Poland’s luxury market may still be in its infancy compared to established markets like France or Italy but the broader fashion market is performing well, again standing out from its Eastern European neighbours: BMI forecasts that the Polish consumer will spend 44.7 billion Zloty ($11.9 billion) on clothing and footwear this year, with a year-on-year increase of 4.3%, reaching 54 billion Zloty by 2021.
“Over the last few years Poland was not immune to global trends, most importantly fast fashion,” said Euromonitor’s Sugintas, citing H&M and Inditex as success stories that have fast been expanding in the region since 2012. Condé Nast’s Dobrotvorskaya also notes that Poland has the sixth biggest cosmetics market in Europe. “According to a recent survey,” she said, “Polish people spent about $3.89 billion on cosmetics in 2016.”

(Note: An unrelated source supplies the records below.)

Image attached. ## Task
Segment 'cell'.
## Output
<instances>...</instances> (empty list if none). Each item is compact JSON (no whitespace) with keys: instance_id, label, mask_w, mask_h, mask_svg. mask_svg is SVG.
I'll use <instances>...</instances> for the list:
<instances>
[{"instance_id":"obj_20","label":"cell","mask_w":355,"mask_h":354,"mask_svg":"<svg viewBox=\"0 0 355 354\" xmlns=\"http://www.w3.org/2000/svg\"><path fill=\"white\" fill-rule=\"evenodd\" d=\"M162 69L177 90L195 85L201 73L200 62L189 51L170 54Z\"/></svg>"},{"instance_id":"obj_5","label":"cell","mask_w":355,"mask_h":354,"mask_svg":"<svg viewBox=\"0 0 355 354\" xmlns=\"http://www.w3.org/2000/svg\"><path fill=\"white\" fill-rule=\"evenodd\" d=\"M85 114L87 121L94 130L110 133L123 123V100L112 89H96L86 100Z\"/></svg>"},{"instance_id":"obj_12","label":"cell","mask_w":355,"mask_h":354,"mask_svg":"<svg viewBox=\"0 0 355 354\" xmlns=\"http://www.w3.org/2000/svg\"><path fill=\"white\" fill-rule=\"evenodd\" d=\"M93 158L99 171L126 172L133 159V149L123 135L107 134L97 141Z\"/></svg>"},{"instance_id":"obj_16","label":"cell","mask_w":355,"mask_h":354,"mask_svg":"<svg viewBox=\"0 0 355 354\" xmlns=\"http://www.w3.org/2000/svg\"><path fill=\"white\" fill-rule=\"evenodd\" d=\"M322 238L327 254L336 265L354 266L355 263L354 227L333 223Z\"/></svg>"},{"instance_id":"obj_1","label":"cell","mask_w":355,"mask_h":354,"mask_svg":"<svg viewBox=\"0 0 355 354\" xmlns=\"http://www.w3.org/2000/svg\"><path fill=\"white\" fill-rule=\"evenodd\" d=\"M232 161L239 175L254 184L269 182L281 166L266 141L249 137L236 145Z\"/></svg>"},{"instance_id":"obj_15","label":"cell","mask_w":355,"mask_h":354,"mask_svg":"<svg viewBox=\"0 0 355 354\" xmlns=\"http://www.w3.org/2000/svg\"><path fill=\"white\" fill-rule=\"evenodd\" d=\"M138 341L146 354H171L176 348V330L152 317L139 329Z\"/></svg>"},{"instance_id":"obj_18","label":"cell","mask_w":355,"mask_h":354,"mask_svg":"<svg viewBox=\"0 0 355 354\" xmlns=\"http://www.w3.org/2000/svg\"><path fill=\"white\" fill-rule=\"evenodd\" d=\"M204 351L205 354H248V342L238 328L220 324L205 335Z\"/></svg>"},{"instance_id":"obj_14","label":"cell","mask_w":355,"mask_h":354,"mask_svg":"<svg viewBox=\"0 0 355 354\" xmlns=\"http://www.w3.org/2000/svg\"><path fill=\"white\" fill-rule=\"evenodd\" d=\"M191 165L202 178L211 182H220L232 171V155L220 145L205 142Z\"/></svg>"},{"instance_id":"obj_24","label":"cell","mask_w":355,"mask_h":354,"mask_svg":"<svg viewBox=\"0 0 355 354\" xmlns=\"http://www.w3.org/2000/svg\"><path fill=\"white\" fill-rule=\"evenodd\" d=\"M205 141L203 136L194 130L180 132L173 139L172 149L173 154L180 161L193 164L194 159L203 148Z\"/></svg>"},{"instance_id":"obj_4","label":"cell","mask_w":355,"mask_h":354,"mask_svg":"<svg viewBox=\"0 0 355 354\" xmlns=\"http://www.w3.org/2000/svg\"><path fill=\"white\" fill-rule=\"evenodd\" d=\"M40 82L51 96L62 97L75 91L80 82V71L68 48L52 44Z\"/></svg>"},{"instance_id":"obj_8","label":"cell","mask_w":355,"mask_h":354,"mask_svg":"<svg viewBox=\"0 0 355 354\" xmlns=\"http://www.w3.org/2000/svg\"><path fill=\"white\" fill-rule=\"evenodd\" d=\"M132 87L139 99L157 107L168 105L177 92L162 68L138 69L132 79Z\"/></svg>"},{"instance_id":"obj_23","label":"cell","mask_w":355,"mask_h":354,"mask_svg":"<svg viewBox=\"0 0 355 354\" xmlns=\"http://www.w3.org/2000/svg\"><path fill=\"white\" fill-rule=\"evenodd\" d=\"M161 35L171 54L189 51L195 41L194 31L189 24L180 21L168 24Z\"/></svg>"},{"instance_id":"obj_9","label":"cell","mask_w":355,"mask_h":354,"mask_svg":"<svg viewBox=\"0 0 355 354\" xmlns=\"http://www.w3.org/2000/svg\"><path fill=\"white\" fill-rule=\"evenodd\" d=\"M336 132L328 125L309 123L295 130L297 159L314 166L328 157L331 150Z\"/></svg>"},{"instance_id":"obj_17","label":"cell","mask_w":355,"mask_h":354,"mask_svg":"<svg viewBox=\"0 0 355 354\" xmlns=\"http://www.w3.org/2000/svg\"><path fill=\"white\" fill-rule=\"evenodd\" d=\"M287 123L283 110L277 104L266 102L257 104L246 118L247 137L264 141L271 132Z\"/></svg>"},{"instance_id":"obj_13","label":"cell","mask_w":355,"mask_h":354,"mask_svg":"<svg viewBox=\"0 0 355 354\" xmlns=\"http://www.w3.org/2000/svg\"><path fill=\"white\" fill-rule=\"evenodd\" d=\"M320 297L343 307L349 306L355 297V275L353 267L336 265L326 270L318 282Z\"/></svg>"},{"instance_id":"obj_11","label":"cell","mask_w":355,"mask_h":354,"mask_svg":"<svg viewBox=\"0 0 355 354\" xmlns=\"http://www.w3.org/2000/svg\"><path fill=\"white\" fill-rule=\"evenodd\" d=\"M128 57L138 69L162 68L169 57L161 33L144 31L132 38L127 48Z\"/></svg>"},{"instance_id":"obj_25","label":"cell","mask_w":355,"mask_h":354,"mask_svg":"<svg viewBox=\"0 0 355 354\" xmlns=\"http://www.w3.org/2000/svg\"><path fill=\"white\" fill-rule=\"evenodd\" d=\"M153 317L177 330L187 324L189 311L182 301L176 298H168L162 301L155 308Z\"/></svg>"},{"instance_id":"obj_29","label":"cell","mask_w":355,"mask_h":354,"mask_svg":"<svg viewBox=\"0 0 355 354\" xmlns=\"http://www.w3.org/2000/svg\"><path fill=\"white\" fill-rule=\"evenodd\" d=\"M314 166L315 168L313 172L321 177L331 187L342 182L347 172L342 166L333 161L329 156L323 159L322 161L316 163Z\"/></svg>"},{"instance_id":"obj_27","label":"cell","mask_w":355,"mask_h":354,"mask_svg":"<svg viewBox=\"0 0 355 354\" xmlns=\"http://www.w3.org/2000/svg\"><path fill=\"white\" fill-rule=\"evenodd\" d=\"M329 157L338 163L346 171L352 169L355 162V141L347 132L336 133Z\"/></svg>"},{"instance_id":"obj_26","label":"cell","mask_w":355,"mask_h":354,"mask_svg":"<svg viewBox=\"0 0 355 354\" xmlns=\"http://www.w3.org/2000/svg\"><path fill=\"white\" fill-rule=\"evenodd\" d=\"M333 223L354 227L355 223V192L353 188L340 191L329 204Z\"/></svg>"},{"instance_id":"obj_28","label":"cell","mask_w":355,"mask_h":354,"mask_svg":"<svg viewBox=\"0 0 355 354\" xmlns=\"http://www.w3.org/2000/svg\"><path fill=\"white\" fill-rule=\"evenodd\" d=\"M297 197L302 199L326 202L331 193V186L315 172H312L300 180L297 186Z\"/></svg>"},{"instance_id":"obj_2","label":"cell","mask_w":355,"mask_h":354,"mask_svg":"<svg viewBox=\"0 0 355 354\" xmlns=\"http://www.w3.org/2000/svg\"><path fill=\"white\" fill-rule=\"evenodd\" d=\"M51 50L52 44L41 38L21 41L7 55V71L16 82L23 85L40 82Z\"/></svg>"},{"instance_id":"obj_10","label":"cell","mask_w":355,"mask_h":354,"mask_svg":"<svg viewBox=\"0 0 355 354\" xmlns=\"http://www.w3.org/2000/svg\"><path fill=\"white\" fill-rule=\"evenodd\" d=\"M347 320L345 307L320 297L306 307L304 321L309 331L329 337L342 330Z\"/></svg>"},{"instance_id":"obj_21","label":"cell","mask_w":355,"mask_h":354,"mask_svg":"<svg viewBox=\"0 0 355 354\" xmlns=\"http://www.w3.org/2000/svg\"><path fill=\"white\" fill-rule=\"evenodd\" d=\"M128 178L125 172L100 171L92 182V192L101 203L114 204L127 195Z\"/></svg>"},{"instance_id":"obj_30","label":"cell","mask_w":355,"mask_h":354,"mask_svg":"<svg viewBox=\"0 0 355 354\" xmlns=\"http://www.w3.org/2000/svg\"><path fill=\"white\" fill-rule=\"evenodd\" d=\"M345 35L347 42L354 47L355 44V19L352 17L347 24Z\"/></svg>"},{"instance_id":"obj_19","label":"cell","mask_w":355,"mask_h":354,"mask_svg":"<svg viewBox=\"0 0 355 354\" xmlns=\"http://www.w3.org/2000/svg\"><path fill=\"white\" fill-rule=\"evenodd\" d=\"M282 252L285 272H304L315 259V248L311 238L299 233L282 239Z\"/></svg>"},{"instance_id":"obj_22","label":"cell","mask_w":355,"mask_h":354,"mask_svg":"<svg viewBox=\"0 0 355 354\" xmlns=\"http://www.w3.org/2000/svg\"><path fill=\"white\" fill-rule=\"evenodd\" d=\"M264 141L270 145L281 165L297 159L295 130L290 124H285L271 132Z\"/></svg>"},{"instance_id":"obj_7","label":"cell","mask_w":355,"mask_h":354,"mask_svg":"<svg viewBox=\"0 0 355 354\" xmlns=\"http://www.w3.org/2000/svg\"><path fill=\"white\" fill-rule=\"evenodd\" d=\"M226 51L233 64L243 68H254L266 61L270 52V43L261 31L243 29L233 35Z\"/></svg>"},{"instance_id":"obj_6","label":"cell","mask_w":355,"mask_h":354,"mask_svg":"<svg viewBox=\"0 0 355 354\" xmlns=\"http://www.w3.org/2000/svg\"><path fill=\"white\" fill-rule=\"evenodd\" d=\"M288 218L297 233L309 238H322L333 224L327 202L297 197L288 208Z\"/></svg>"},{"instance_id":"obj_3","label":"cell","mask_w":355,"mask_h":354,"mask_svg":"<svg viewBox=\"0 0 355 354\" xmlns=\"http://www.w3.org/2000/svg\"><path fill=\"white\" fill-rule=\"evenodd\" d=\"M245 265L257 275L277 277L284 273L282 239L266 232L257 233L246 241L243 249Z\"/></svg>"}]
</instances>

Since luxury cosmetics are far more affordable than luxury fashion, advertisers in the former category may be able to compensate for cautious advertisers in the latter and help to create an increasingly important revenue stream for a magazine like Vogue Poland.
Editor's Note: This article was revised on June 20, 2017. A previous version of this article misstated that Harper’s Bazaar Poland was launched in 2003. This is incorrect. Harper’s Bazaar was launched in Poland in 2013.